ENTRIES SUPPLIED:
##############################

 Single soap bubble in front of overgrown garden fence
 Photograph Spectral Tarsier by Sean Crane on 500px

##############################

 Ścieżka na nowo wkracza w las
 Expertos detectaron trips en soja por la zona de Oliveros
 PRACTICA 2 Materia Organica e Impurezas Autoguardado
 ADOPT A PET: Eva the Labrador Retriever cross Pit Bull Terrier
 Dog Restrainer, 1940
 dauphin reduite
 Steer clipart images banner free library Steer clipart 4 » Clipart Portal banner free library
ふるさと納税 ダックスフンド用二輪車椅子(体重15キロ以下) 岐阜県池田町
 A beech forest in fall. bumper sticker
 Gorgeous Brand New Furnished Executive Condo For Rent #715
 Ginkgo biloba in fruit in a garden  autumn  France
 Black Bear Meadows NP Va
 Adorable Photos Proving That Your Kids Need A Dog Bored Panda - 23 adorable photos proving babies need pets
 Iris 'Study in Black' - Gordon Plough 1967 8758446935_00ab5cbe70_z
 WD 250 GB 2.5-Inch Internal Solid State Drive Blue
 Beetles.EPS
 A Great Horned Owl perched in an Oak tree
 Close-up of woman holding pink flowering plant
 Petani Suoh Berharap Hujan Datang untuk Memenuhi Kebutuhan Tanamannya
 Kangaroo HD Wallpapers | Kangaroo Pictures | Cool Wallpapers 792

##############################

WHAT YOU ARE ASKED TO DO: Please give an exact copy of the entries above, from the line with "Single soap bubble" down to the line with "Photograph Spectral Tarsier", inclusive, and nothing else.

RESPONSE:
 Single soap bubble in front of overgrown garden fence
 Photograph Spectral Tarsier by Sean Crane on 500px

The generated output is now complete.